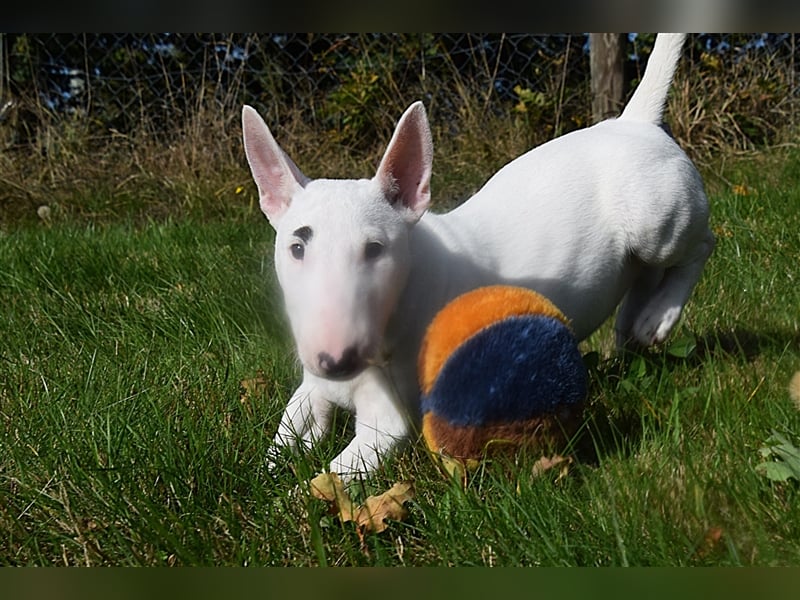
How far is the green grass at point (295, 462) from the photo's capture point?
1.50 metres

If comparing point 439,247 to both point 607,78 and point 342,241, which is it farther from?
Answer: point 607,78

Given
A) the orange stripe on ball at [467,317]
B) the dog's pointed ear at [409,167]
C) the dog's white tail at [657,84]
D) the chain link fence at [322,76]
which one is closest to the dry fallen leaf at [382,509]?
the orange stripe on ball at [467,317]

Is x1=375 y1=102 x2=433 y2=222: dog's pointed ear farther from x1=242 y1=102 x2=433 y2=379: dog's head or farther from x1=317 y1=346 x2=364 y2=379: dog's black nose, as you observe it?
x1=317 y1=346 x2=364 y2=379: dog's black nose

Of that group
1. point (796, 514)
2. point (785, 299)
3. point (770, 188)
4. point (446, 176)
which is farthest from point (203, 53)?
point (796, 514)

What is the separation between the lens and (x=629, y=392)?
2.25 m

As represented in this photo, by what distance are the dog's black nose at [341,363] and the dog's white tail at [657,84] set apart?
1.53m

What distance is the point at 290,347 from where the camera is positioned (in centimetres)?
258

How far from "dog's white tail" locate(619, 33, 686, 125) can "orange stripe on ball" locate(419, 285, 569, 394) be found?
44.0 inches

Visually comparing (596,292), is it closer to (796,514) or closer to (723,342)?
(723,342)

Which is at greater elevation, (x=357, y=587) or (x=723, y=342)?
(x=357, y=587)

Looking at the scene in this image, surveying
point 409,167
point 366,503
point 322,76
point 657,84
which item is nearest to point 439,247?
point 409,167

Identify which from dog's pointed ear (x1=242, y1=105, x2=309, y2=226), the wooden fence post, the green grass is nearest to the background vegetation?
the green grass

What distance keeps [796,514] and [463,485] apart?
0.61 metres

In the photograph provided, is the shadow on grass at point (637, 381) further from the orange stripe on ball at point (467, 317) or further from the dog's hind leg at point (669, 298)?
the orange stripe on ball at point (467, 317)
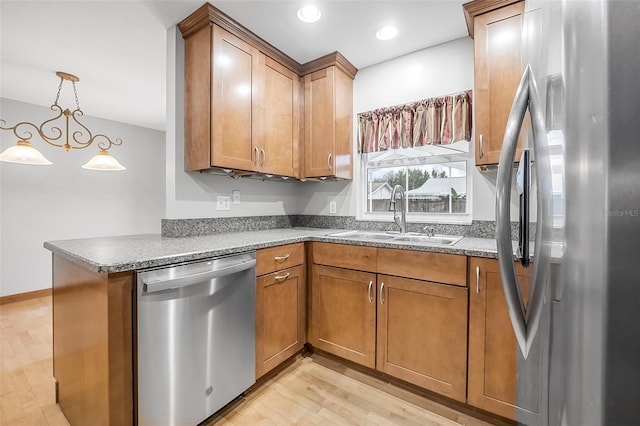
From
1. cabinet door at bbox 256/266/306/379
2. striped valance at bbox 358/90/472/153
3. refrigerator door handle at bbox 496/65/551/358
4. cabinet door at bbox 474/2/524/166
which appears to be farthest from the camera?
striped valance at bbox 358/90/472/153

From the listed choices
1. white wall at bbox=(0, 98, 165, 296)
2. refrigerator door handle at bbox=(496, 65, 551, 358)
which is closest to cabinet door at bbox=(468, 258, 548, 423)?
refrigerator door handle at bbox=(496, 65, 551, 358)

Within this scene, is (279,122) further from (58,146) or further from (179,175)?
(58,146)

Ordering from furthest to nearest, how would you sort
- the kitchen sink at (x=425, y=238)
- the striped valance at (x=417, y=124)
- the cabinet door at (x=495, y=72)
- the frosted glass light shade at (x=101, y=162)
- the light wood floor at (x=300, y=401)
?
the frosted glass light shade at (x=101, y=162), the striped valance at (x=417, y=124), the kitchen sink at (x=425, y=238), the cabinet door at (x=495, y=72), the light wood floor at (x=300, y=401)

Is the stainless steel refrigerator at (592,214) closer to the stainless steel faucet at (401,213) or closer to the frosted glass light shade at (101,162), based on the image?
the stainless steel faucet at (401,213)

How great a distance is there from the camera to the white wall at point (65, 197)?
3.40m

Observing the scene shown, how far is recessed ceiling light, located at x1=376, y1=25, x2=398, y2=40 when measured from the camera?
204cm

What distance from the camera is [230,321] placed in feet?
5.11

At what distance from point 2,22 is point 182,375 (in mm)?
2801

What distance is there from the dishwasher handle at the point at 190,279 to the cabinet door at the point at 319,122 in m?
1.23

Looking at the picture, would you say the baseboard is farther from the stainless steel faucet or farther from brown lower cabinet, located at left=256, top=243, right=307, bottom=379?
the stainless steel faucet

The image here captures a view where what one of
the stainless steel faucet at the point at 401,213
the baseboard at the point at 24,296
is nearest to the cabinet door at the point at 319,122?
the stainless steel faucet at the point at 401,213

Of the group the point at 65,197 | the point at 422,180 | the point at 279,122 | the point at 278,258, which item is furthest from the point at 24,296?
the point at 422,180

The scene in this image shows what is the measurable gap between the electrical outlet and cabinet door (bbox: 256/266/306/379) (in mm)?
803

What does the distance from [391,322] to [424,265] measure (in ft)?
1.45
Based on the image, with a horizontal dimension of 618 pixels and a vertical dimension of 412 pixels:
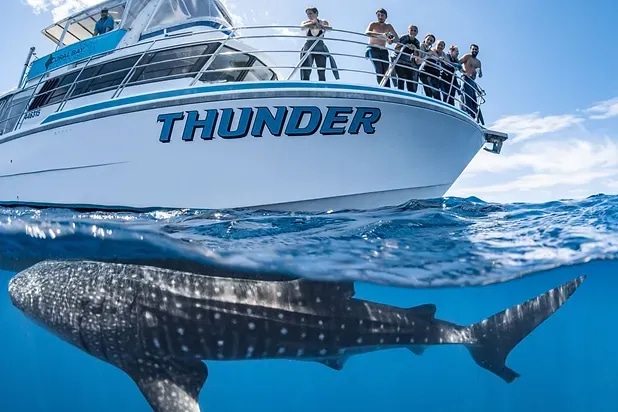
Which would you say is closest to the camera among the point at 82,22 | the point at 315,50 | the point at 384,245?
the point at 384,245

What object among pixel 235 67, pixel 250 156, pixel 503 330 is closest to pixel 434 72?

--

__TASK DETAILS__.
Reproduce all of the lines above word for word, omitting the pictures.

__EXERCISE SOLUTION__.
How far is the green grass at point (295, 462) from the photo's capture point?
1.50 metres

If comparing point 439,247 to both point 607,78 and point 342,241, which is it farther from?
Answer: point 607,78

Given
A) the orange stripe on ball at [467,317]
B) the dog's pointed ear at [409,167]
C) the dog's white tail at [657,84]
D) the chain link fence at [322,76]
which one is closest to the dry fallen leaf at [382,509]?
the orange stripe on ball at [467,317]

Is x1=375 y1=102 x2=433 y2=222: dog's pointed ear farther from x1=242 y1=102 x2=433 y2=379: dog's head or farther from x1=317 y1=346 x2=364 y2=379: dog's black nose, as you observe it?
x1=317 y1=346 x2=364 y2=379: dog's black nose

Of that group
1. point (796, 514)
2. point (785, 299)
3. point (770, 188)
4. point (446, 176)
which is farthest from point (203, 53)?
point (796, 514)

What is the separation between the lens and (x=629, y=392)?
2.25 m

As represented in this photo, by what distance are the dog's black nose at [341,363] and the dog's white tail at [657,84] set apart?
1.53m

What distance is the point at 290,347 from where the camera is positioned (in centimetres)?
258

How far from "dog's white tail" locate(619, 33, 686, 125) can "orange stripe on ball" locate(419, 285, 569, 394) be found?
44.0 inches

Visually comparing (596,292), is it closer to (796,514) or closer to (723,342)?
(723,342)

Which is at greater elevation, (x=357, y=587) or (x=723, y=342)?
(x=357, y=587)

Looking at the scene in this image, surveying
point 409,167
point 366,503
point 322,76
point 657,84
which item is nearest to point 439,247?
point 409,167

Identify which from dog's pointed ear (x1=242, y1=105, x2=309, y2=226), the wooden fence post, the green grass is nearest to the background vegetation?
the green grass

What distance keeps [796,514] and [463,485] apart?
0.61 metres

In the photograph provided, is the shadow on grass at point (637, 381) further from the orange stripe on ball at point (467, 317) or further from the dog's hind leg at point (669, 298)?
the orange stripe on ball at point (467, 317)
From
1. cabinet door at bbox 256/266/306/379
2. striped valance at bbox 358/90/472/153
3. refrigerator door handle at bbox 496/65/551/358
4. cabinet door at bbox 474/2/524/166
which appears to be farthest from the camera?
striped valance at bbox 358/90/472/153

From the listed choices
1. white wall at bbox=(0, 98, 165, 296)
2. refrigerator door handle at bbox=(496, 65, 551, 358)
which is closest to cabinet door at bbox=(468, 258, 548, 423)?
refrigerator door handle at bbox=(496, 65, 551, 358)

Within this scene, is (279,122) further from (58,146) or further from (179,175)?
(58,146)

Ordering from furthest to nearest, how would you sort
- the kitchen sink at (x=425, y=238)
- the striped valance at (x=417, y=124)
- the cabinet door at (x=495, y=72)
- the frosted glass light shade at (x=101, y=162)
- the light wood floor at (x=300, y=401)
?
the frosted glass light shade at (x=101, y=162), the striped valance at (x=417, y=124), the kitchen sink at (x=425, y=238), the cabinet door at (x=495, y=72), the light wood floor at (x=300, y=401)

Is the stainless steel refrigerator at (592,214) closer to the stainless steel faucet at (401,213) or closer to the frosted glass light shade at (101,162), based on the image?
the stainless steel faucet at (401,213)

How great a distance is there from the camera to the white wall at point (65, 197)?
3.40m

Observing the scene shown, how far is recessed ceiling light, located at x1=376, y1=25, x2=398, y2=40 when measured from the camera?
204cm

What distance from the camera is [230,321] placed in feet?
5.11

At what distance from point 2,22 is point 182,375 (in mm)?
2801

What distance is there from the dishwasher handle at the point at 190,279 to the cabinet door at the point at 319,122 in m?
1.23

Looking at the picture, would you say the baseboard is farther from the stainless steel faucet or farther from brown lower cabinet, located at left=256, top=243, right=307, bottom=379?
the stainless steel faucet

The image here captures a view where what one of
the stainless steel faucet at the point at 401,213
the baseboard at the point at 24,296
is nearest to the cabinet door at the point at 319,122?
the stainless steel faucet at the point at 401,213

Of the group the point at 65,197 | the point at 422,180 | the point at 279,122 | the point at 278,258, which item is furthest from the point at 24,296?
the point at 422,180

The scene in this image shows what is the measurable gap between the electrical outlet and cabinet door (bbox: 256/266/306/379) (in mm)?
803

What does the distance from [391,322] to [424,265] measure (in ft)?
1.45
Based on the image, with a horizontal dimension of 618 pixels and a vertical dimension of 412 pixels:
Which would you say is closest to the camera among the point at 82,22 | the point at 315,50 | the point at 384,245?
the point at 384,245

What object among pixel 235 67, pixel 250 156, pixel 503 330 is closest to pixel 434 72?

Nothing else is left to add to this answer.